Sound–meaning association biases evidenced across thousands of languages

Significance The independence between sound and meaning is believed to be a crucial property of language: across languages, sequences of different sounds are used to express similar concepts (e.g., Russian “ptitsa,” Swahili “ndege,” and Japanese “tori” all mean “bird”). However, a careful statistical examination of words from nearly two-thirds of the world’s languages reveals that unrelated languages very often use (or avoid) the same sounds for specific referents. For instance, words for tongue tend to have l or u, “round” often appears with r, and “small” with i. These striking similarities call for a reexamination of the fundamental assumption of the arbitrariness of the sign. It is widely assumed that one of the fundamental properties of spoken language is the arbitrary relation between sound and meaning. Some exceptions in the form of nonarbitrary associations have been documented in linguistics, cognitive science, and anthropology, but these studies only involved small subsets of the 6,000+ languages spoken in the world today.

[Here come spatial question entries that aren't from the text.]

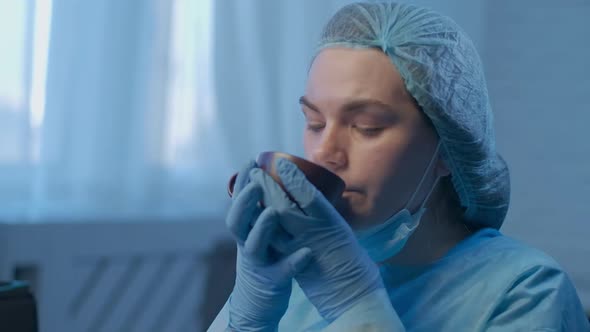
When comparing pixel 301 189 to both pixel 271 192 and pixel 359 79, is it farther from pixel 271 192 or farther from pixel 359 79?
pixel 359 79

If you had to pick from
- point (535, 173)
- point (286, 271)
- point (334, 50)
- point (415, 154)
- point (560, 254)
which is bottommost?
point (560, 254)

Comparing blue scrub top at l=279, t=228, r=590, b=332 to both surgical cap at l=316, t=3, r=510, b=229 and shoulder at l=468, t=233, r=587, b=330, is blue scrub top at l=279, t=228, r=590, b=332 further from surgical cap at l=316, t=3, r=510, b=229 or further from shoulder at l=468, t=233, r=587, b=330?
surgical cap at l=316, t=3, r=510, b=229

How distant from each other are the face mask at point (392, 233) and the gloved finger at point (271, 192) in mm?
177

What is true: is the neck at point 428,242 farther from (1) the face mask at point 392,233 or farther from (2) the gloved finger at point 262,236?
(2) the gloved finger at point 262,236

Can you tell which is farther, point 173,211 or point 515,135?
point 515,135

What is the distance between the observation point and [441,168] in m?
1.13

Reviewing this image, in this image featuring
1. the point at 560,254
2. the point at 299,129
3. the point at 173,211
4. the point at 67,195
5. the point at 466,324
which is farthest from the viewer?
the point at 560,254

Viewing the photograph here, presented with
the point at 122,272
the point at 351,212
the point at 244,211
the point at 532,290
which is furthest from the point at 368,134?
the point at 122,272

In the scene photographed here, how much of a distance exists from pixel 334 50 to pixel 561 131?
4.59ft

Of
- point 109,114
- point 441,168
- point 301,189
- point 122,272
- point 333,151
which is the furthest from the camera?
point 122,272

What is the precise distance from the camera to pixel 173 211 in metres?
1.96

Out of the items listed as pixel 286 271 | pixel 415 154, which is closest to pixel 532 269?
pixel 415 154

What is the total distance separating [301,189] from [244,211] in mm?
83

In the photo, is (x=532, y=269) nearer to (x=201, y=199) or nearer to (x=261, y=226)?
(x=261, y=226)
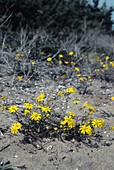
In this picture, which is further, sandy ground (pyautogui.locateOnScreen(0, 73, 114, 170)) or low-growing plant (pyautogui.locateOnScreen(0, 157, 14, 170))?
sandy ground (pyautogui.locateOnScreen(0, 73, 114, 170))

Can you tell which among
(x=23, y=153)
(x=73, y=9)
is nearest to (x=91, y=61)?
(x=23, y=153)

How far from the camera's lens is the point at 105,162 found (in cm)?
262

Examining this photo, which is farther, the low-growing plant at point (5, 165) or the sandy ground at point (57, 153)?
the sandy ground at point (57, 153)

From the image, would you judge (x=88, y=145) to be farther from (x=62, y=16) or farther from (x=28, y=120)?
(x=62, y=16)

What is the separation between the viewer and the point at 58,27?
32.7 ft

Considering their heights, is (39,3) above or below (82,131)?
above

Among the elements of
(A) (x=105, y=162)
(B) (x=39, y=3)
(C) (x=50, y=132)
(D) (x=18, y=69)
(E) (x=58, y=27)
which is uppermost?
(B) (x=39, y=3)

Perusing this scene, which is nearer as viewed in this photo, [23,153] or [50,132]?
[23,153]

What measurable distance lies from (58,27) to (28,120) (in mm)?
7510

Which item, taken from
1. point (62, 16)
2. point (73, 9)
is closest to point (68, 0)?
point (73, 9)

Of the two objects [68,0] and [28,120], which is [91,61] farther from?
[68,0]

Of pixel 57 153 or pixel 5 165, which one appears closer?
pixel 5 165

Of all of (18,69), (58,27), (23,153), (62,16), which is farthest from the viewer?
(62,16)

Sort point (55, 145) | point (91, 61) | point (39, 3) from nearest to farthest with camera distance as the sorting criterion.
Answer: point (55, 145)
point (91, 61)
point (39, 3)
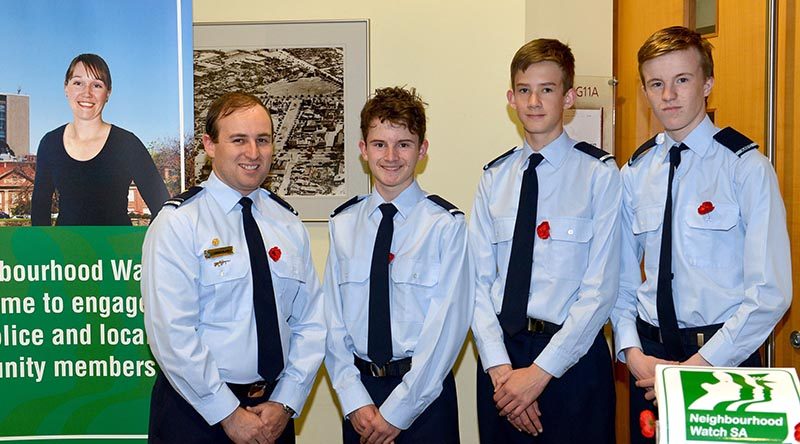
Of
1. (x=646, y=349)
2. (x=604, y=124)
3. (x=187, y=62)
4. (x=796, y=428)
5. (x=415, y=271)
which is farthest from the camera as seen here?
(x=604, y=124)

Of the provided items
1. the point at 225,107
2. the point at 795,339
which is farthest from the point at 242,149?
the point at 795,339

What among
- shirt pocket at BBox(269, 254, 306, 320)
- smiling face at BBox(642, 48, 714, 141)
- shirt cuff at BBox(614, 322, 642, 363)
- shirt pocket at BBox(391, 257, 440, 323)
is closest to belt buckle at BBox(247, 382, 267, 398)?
shirt pocket at BBox(269, 254, 306, 320)

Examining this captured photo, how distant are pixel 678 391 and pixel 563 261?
130 cm

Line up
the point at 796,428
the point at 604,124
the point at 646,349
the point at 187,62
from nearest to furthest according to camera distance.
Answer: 1. the point at 796,428
2. the point at 646,349
3. the point at 187,62
4. the point at 604,124

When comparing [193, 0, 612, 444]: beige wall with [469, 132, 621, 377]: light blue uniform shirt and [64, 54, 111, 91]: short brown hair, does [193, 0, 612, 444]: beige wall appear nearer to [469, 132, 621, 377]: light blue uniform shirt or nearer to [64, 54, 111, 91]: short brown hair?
[64, 54, 111, 91]: short brown hair

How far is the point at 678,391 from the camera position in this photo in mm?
1156

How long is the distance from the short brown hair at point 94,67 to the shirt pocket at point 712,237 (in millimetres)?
1968

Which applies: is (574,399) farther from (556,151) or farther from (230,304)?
(230,304)

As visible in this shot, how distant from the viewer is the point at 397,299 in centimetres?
251

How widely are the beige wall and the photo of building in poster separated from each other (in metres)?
0.16

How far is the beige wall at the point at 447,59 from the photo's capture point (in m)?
3.54

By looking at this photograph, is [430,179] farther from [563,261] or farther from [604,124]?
[563,261]

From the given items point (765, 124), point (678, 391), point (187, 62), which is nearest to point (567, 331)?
point (765, 124)

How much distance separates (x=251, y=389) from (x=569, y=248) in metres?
1.04
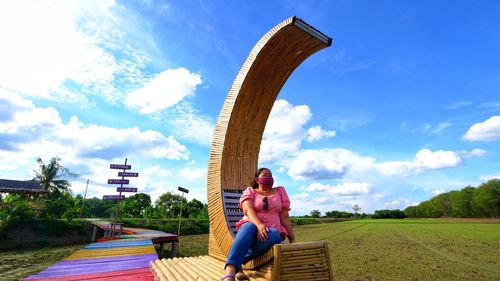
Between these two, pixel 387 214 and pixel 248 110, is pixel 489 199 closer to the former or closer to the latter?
→ pixel 387 214

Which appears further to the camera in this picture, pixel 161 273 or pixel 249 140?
pixel 249 140

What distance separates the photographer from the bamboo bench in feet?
11.2

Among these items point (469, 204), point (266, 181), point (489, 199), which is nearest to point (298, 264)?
point (266, 181)

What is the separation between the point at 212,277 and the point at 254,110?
2537 millimetres

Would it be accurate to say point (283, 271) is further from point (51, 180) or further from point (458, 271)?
point (51, 180)

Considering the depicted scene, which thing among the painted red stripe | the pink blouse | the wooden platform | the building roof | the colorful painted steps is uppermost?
the building roof

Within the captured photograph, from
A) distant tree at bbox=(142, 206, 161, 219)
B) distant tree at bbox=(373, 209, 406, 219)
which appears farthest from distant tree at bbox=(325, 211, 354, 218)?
distant tree at bbox=(142, 206, 161, 219)

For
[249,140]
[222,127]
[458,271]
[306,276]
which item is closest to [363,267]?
[458,271]

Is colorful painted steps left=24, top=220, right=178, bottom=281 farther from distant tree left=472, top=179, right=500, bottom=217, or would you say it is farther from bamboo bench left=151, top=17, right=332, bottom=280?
distant tree left=472, top=179, right=500, bottom=217

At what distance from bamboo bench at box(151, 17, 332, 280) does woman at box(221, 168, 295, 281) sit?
0.78m

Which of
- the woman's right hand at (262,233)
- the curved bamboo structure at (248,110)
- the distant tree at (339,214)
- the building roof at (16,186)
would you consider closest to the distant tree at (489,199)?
the distant tree at (339,214)

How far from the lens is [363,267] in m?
7.80

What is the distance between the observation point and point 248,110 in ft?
13.9

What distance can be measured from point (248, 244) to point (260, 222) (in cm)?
20
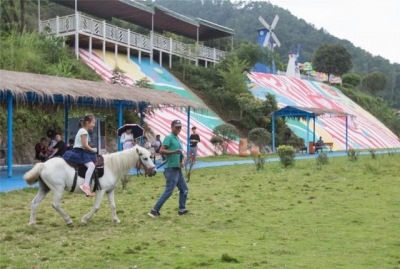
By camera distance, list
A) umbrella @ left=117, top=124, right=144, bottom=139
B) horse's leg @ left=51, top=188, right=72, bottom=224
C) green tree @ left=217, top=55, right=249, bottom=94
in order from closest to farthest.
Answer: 1. horse's leg @ left=51, top=188, right=72, bottom=224
2. umbrella @ left=117, top=124, right=144, bottom=139
3. green tree @ left=217, top=55, right=249, bottom=94

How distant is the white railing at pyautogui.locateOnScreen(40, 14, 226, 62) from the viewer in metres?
23.8

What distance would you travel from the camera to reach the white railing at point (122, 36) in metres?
23.8

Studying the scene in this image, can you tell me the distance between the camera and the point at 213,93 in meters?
27.5

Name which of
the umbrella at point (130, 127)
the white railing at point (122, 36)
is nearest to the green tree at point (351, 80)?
the white railing at point (122, 36)

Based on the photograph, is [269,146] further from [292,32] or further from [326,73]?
[292,32]

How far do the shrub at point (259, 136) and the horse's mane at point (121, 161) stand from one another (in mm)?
17198

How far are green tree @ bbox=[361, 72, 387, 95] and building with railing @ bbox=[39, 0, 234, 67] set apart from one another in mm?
28175

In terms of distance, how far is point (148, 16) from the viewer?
29125 mm

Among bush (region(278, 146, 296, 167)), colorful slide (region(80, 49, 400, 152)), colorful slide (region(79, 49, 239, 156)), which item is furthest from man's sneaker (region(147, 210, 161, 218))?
colorful slide (region(79, 49, 239, 156))

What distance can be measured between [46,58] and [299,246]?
1847cm

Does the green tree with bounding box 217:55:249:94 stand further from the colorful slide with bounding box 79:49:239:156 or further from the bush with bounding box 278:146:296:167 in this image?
the bush with bounding box 278:146:296:167

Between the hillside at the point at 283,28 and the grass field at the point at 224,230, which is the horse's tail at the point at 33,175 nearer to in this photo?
the grass field at the point at 224,230

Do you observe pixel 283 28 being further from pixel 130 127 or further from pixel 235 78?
pixel 130 127

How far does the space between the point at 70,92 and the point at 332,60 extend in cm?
3976
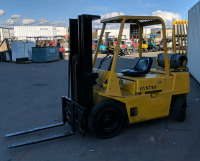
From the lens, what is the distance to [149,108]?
15.1ft

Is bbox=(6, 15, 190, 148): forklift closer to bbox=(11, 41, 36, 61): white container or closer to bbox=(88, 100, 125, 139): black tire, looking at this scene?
bbox=(88, 100, 125, 139): black tire

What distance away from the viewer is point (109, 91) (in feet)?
13.4

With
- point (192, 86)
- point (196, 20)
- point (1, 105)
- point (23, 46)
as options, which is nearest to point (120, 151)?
point (1, 105)

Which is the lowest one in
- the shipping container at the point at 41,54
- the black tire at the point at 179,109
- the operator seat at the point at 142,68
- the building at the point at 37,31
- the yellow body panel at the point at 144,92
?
the black tire at the point at 179,109

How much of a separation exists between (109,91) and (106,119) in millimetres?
559

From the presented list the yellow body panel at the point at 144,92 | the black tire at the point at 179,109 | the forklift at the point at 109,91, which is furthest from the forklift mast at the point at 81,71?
the black tire at the point at 179,109

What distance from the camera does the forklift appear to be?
4062 mm

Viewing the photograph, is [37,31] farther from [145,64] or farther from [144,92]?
[144,92]

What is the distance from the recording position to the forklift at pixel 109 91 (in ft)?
13.3

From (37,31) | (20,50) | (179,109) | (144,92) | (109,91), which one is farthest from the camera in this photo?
(37,31)

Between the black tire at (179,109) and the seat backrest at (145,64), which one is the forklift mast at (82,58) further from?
the black tire at (179,109)

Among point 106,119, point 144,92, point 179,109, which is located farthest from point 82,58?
point 179,109

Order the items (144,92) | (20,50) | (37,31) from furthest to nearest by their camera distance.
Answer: (37,31) < (20,50) < (144,92)

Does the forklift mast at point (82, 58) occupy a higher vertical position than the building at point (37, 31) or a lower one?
lower
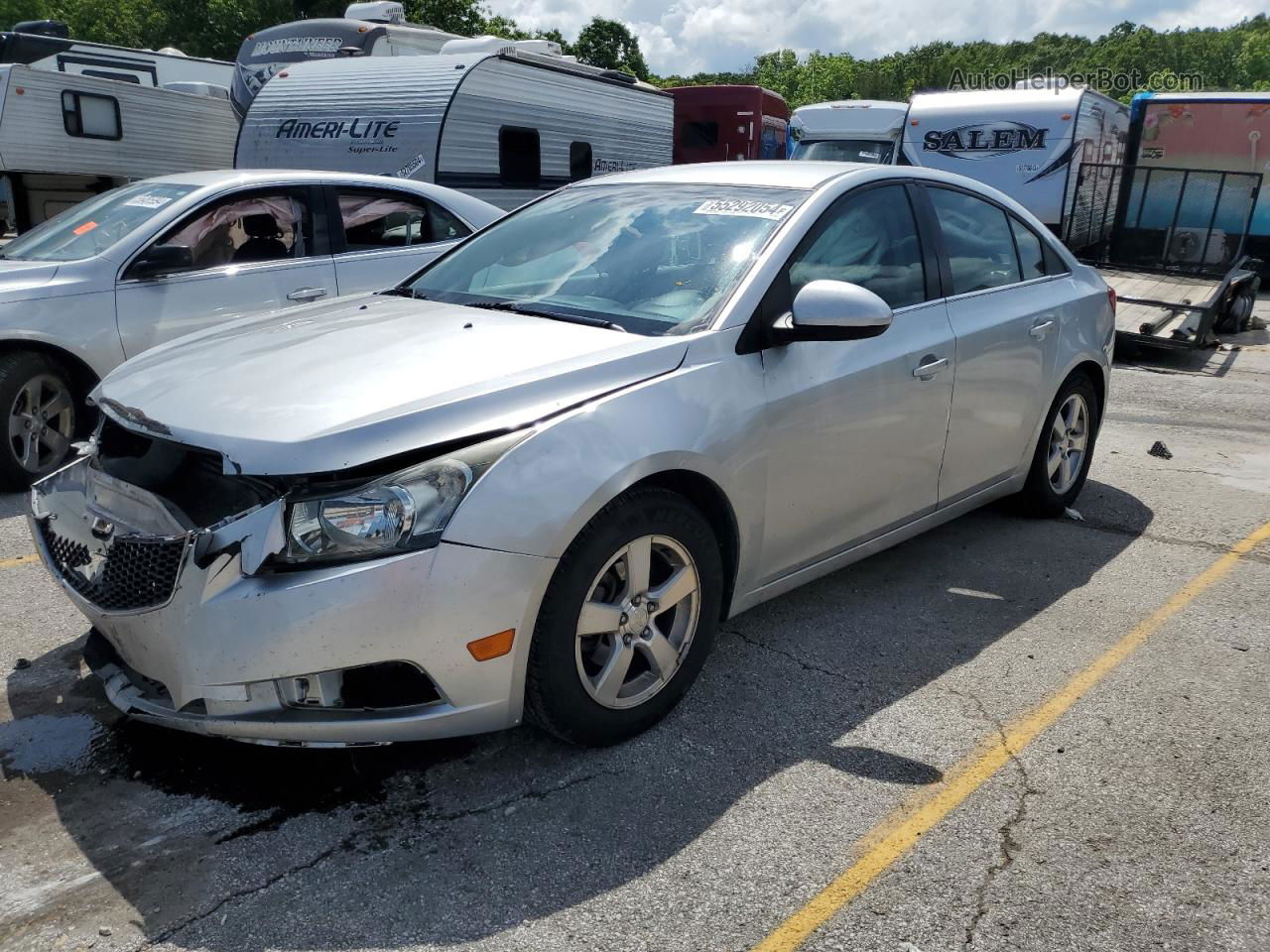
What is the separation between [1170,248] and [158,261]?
41.0 ft

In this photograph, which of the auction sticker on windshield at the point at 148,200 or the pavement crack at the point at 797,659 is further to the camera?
the auction sticker on windshield at the point at 148,200

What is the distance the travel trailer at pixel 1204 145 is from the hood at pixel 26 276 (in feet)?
45.0

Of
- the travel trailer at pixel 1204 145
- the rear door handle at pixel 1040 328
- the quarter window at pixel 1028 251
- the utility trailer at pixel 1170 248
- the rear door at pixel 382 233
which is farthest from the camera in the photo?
the travel trailer at pixel 1204 145

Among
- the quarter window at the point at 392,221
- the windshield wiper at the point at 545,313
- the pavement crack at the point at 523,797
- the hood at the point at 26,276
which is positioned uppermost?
the windshield wiper at the point at 545,313

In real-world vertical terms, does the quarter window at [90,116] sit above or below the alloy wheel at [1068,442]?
above

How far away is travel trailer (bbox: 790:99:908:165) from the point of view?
17812mm

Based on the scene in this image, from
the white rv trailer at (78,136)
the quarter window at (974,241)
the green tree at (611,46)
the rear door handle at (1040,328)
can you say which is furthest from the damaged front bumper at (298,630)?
the green tree at (611,46)

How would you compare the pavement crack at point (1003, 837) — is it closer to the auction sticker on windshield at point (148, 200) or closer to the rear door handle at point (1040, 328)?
the rear door handle at point (1040, 328)

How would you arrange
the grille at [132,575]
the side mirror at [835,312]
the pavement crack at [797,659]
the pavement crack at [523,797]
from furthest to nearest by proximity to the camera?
1. the pavement crack at [797,659]
2. the side mirror at [835,312]
3. the pavement crack at [523,797]
4. the grille at [132,575]

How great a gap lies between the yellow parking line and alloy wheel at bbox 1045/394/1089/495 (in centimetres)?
112

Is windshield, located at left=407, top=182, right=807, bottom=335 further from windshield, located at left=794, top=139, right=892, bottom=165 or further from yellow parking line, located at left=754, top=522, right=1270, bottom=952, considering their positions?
windshield, located at left=794, top=139, right=892, bottom=165

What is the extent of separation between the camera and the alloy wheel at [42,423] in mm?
5801

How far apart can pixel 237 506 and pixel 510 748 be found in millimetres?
1092

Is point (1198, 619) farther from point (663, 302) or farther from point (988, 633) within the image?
point (663, 302)
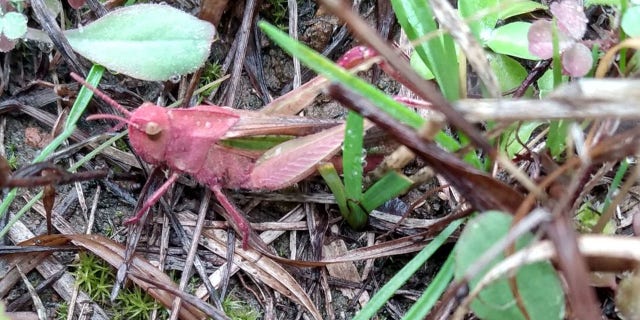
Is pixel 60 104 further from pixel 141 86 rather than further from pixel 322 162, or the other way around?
pixel 322 162

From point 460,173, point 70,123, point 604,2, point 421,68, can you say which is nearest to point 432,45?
point 421,68

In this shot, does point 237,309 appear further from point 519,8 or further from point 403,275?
point 519,8

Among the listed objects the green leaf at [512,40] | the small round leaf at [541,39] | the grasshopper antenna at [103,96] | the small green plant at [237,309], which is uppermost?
the green leaf at [512,40]

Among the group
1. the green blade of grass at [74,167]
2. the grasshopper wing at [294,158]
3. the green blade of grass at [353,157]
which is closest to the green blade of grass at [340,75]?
the green blade of grass at [353,157]

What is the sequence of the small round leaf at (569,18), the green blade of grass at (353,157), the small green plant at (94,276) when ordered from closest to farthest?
the green blade of grass at (353,157)
the small round leaf at (569,18)
the small green plant at (94,276)

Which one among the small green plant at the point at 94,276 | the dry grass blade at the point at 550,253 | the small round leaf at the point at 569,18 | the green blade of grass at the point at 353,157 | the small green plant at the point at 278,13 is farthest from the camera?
the small green plant at the point at 278,13

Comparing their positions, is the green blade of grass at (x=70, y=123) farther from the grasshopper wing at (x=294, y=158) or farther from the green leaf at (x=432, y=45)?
the green leaf at (x=432, y=45)

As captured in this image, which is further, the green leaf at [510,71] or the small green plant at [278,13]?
the small green plant at [278,13]

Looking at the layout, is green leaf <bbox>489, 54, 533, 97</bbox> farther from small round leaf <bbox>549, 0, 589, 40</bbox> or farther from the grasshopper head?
the grasshopper head
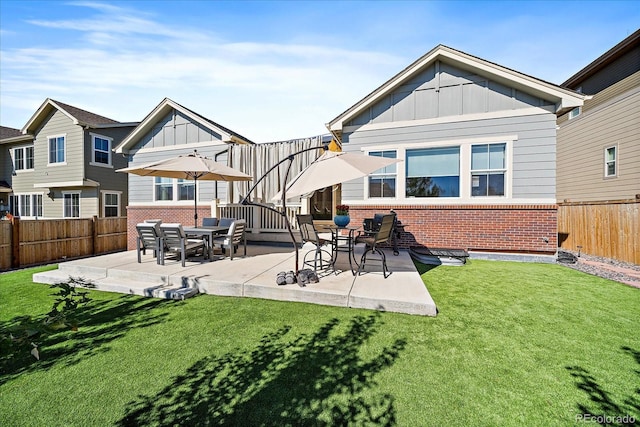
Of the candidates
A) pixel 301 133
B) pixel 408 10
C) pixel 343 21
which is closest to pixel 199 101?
pixel 343 21

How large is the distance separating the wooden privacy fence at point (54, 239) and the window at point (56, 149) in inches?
307

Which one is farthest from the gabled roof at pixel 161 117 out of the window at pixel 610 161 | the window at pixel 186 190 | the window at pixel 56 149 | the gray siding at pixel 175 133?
A: the window at pixel 610 161

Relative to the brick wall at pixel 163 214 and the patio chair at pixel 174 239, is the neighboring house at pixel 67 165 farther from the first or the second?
the patio chair at pixel 174 239

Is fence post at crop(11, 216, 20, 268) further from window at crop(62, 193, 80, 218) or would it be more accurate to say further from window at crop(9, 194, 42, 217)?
window at crop(9, 194, 42, 217)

By analyzing word lists covering nearly two-thirds of the world’s languages, we demonstrate that a considerable proportion of 100 basic vocabulary items carry strong associations with specific kinds of human speech sounds, occurring persistently across continents and linguistic lineages (linguistic families or isolates). Prominently among these relations, we find property words (“small” and i, “full” and p or b) and body part terms (“tongue” and l, “nose” and n). The areal and historical distribution of these associations suggests that they often emerge independently rather than being inherited or borrowed. Our results therefore have important implications for the language sciences, given that nonarbitrary associations have been proposed to play a critical role in the emergence of cross-modal mappings, the acquisition of language, and the evolution of our species’ unique communication system.